What to watch in tonight's debate: A new Joe Biden

Sen. Bernie Sanders and former vice president Joe Biden

Bernie Sanders and Joe Biden at the Democratic debate at Gaillard Center, Charleston, South Carolina, Feb. 25. Photo: Win McNamee/Getty Images

Viewers tuning in to tonight’s Democratic debate will meet a new Joe Biden — one who’s adopted two new progressive policies from Sens. Elizabeth Warren and Bernie Sanders and who’s eager to pull their supporters away from the movement they’ve built into his own coalition.

Why it matters: This could very well be the last primary debate of the 2020 cycle, and Biden knows he has to start the work of winning over Sanders’ supporters before Sanders drops out.

Driving the news: The worsening coronavirus outbreak has profoundly affected this debate and disrupted the primaries. The debate itself was moved from Arizona, one of four states voting on Tuesday, to D.C. and will be held without an audience. Both candidates have had to cancel rallies and pivot to virtual events. And the ongoing public health crisis amplifies the importance of health care in this race and the two competing theories for the way forward:

  • Biden argues that overhauling the current health system as we know it would be too risky— especially during a time like this.
  • Sanders can use this moment to further amplify the problems in the health care system that he wants to remake.
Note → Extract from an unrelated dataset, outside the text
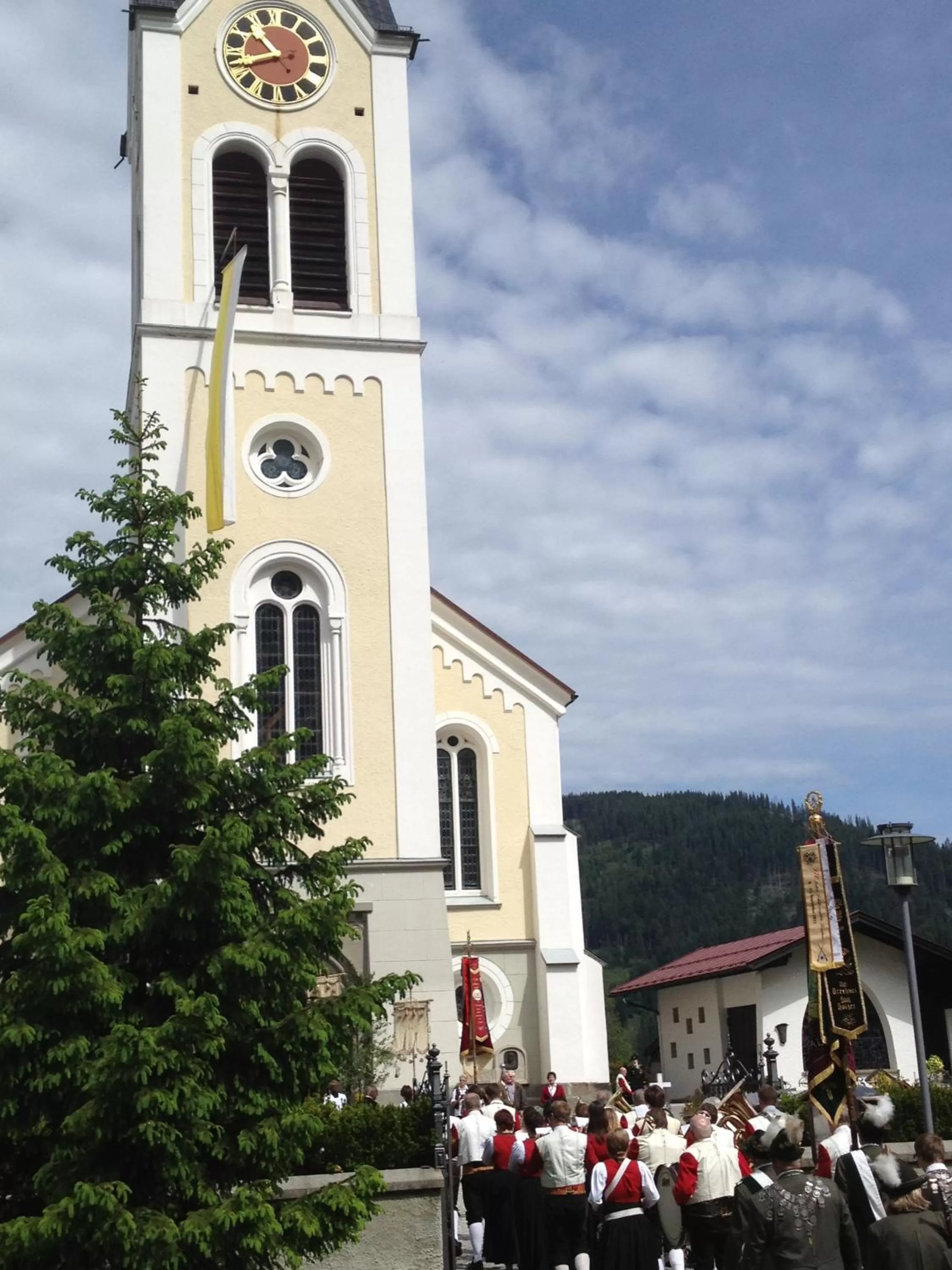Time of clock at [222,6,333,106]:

The state of play: Biden has amassed a 150+ delegate lead over Sanders, and he’s poised to win all four states voting in Tuesday’s contest — Arizona, Ohio, Illinois and Florida.

  • He’s emerged as a shadow president, giving national remarks about and unveiling a plan to address the coronavirus pandemic; a de facto party chair working to unite the party's previously competing factions; and — according to voters so far — the best chance Democrats have to beat Trump in November.
  • “The contours of the race have been reshaped dramatically since debate 10 and debate 11,” said a senior Biden campaign official.
  • Another senior Biden official said that at tonight’s debate — and as president if elected — he “will continue to be open to the best ideas ... regardless of where they come from.”

Today, Biden’s campaign announced he adopted two new policies from his progressive colleagues into his own progressive platform:

  • Sen. Warren’s plan on bankruptcy.
  • Sen. Sanders’ education proposal, which would make all public colleges and universities tuition-free for students whose families make less than $125,000.

Yes, but: In his remarks after a disappointing loss in last week’s contests, Sanders listed a number of policies he’s going to question Biden about tonight on stage because there’s more than education to his vision for the future.

  • Expect Sanders to engage Biden on a conversation around health care, climate change and immigration — all as a way to get early and verbal commitments that Biden will at least recognize where Sanders wants him to evolve.
  • That’s also a way for Sanders to give his supporters permission to support someone like Biden, who they don’t view as a progressive champion.
  • Sanders himself said in remarks from Vermont last week that his campaign has “won the ideological debate,” but they’ve “lost the debate over electability.” It was a nontraditional concession speech that previewed the policy goals he’s going to fight for as the runner-up.

Be smart: Don’t expect Biden to come out in support of Medicare for All, which has been his biggest policy difference with Sanders. He hasn’t supported it thus far, and a plurality of voters who do support single-payer government-run health care have still picked Biden over Sanders in several states throughout the primary.

The bottom line: If this is the last primary debate, that means Biden will find himself in a general election with Donald Trump — who will pick apart a lot more than Biden’s policy record.